In my years of working with families in the midst of caregiving chaos, I’ve seen how the pressure of the situation tends to stir up feelings of resentment, bitterness and frustration towards either the person being cared for or towards other family members.
Now, I realize that my personal examples can seem rather insignificant for someone who has taken on the task of caring for an alcoholic parent which created a less than blissful childhood for the caregiver and eventually to their parents’ current health crisis. Or for the designated caregiver who has resentment towards her siblings who are not assisting with the care of their parent. These examples and hundreds more, can obviously cause great turmoil for the person who has taken on the role as caregiver.

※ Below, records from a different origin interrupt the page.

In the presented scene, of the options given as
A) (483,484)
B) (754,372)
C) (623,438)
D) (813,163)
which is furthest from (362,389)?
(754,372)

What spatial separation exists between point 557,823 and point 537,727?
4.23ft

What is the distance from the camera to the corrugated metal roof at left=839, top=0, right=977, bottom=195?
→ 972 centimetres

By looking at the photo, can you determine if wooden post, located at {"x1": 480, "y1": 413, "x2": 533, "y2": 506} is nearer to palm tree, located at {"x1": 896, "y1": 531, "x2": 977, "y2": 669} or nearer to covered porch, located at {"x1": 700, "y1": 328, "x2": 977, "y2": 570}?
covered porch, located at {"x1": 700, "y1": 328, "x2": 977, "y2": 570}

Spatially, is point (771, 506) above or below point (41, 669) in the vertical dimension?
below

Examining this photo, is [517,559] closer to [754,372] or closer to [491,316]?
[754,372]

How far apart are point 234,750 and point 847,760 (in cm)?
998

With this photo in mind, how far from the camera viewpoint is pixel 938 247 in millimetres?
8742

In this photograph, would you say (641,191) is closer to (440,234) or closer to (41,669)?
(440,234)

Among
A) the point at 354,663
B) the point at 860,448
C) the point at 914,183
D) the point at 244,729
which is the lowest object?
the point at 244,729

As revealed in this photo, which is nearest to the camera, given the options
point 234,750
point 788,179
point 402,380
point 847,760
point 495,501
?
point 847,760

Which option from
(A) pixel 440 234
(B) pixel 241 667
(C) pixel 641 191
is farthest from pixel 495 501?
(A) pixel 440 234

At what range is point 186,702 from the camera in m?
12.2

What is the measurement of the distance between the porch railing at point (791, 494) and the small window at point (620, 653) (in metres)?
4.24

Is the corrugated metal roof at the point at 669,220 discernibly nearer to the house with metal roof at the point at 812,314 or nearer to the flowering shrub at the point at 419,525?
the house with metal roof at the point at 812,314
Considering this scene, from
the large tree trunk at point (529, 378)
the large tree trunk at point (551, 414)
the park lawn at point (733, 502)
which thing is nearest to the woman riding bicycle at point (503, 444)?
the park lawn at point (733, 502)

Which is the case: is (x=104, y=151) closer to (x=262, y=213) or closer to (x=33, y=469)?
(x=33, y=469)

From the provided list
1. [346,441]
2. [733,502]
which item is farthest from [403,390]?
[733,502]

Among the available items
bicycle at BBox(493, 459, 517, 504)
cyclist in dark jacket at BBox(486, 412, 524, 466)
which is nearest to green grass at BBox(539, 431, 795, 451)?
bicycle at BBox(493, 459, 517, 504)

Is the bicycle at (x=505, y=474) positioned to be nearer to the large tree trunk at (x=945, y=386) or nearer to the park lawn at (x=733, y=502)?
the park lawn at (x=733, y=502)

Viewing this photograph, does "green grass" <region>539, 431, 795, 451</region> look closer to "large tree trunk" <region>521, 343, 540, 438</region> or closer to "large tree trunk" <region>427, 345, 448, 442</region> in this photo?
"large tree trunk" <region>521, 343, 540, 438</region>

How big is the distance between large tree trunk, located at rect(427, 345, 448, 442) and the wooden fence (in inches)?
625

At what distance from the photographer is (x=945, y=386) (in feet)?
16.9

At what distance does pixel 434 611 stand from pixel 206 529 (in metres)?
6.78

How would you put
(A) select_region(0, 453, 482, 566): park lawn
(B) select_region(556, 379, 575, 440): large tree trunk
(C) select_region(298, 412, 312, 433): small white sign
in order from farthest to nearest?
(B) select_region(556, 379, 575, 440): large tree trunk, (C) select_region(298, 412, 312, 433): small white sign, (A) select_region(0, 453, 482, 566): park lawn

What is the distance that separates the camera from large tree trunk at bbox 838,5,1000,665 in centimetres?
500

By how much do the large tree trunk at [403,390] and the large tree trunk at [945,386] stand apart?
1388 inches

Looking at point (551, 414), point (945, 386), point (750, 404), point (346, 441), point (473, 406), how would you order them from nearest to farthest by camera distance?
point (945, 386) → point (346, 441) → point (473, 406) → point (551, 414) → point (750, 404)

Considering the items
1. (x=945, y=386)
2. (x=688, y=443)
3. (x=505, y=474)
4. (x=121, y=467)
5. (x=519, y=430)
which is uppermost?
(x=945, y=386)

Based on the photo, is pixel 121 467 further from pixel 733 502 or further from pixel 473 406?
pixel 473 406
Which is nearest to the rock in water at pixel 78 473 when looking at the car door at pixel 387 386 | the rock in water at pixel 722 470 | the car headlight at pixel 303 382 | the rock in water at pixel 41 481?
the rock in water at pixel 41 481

However; there are some simple (and not so simple) tips that can help to lessen the turmoil and enhance relationships with those around us:
- It is very important that you realize that caring for someone you love is a choice. Many people have said to me, “Sue I had no choice, no one else would do it”, if you analyze that comment you realize there obviously was a choice as the other family members chose not to be the caregiver. There is always a choice, doesn’t make it right or wrong, it a choice. There are always other options, however; whether it was out of guilt, a sense of duty or because you were raised to always take on the care needs of others, you chose it.
- Keep in mind that other family members are not the enemy; they are people who you love (even if you don’t always like them), and have their own personal stress and issues going on.

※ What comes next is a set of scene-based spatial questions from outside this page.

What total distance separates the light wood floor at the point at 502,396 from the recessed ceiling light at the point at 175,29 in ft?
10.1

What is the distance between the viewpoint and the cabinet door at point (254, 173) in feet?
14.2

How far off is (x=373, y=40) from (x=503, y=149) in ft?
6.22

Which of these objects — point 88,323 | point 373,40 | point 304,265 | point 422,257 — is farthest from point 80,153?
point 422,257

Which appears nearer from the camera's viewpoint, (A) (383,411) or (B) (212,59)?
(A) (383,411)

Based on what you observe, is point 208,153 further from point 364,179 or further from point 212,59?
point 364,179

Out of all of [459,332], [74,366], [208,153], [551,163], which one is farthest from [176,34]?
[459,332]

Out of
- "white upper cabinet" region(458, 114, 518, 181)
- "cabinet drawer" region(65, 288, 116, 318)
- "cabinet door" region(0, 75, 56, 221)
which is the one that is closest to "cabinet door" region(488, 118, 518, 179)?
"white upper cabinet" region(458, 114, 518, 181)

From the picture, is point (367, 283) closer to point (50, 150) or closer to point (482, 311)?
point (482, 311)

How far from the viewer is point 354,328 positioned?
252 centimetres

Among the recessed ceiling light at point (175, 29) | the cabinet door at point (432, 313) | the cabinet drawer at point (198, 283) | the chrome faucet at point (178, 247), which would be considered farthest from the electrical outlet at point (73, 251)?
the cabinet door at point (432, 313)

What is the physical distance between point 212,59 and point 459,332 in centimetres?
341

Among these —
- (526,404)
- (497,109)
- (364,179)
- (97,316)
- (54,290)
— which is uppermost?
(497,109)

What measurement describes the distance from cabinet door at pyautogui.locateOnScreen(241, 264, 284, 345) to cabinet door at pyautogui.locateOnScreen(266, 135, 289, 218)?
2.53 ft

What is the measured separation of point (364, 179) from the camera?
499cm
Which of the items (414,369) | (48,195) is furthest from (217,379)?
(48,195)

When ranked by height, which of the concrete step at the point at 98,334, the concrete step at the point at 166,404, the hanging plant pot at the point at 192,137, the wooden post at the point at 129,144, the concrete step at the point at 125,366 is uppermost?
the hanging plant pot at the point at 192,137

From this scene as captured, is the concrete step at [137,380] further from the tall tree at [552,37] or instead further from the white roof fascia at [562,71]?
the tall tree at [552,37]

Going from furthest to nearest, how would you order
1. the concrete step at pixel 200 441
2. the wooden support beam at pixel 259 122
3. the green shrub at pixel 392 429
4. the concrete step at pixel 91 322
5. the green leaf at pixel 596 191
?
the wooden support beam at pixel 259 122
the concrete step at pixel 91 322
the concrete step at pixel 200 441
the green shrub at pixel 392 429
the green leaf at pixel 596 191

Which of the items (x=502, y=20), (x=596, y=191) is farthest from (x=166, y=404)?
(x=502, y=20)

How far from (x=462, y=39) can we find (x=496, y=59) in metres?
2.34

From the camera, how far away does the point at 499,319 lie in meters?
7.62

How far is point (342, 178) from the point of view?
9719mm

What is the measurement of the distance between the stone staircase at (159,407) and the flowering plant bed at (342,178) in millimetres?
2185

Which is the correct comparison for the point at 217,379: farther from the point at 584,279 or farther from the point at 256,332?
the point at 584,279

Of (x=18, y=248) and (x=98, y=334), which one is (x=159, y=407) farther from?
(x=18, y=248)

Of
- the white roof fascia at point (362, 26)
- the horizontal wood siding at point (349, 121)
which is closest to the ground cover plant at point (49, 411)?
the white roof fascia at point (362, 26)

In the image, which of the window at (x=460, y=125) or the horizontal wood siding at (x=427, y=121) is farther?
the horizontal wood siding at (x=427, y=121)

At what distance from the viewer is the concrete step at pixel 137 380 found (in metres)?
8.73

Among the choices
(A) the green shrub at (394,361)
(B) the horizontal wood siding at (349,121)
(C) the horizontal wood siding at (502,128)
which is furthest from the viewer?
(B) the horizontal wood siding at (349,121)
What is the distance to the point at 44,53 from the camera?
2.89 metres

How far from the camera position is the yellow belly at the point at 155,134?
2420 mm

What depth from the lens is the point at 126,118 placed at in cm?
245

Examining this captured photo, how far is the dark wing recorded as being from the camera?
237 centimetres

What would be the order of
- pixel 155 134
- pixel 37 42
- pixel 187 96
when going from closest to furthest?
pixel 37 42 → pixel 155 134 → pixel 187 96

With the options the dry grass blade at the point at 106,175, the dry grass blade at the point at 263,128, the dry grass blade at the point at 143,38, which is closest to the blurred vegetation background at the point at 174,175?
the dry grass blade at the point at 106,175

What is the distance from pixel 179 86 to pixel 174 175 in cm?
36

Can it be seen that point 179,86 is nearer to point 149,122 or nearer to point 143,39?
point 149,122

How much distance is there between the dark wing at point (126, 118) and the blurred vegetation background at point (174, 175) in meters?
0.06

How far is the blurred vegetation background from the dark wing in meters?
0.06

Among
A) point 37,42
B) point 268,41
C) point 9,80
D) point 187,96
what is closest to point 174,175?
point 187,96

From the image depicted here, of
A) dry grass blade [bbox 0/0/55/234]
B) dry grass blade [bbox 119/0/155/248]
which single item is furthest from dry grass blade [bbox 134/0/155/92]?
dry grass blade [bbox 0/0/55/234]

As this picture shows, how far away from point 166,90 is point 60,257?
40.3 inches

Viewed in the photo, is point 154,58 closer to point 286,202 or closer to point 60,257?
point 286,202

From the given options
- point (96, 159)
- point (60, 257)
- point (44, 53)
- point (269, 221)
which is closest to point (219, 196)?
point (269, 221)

- You can complain all you want about your family, build a huge network of supportive friends, but at the end of the day they are still your family. Unlike the mobile phone company there is no upgrade or trade-in plan. Your family are who they are and instead of fighting against them and wishing for something else, try making a conscious choice to love them for who they are, faults and all.
- Forgive them! They aren’t like you; that is why you’re the caregiver and they aren’t. Anger and bitterness only hurt us, not the other person. Let it go.
Make the choice today to accept your family members just as they are and contemplate modifying how you interact with them. Instead of seeing them as a burden (as families can be very taxing at times), see them for what they also are, one of the greatest blessings in our life, just because they are ours.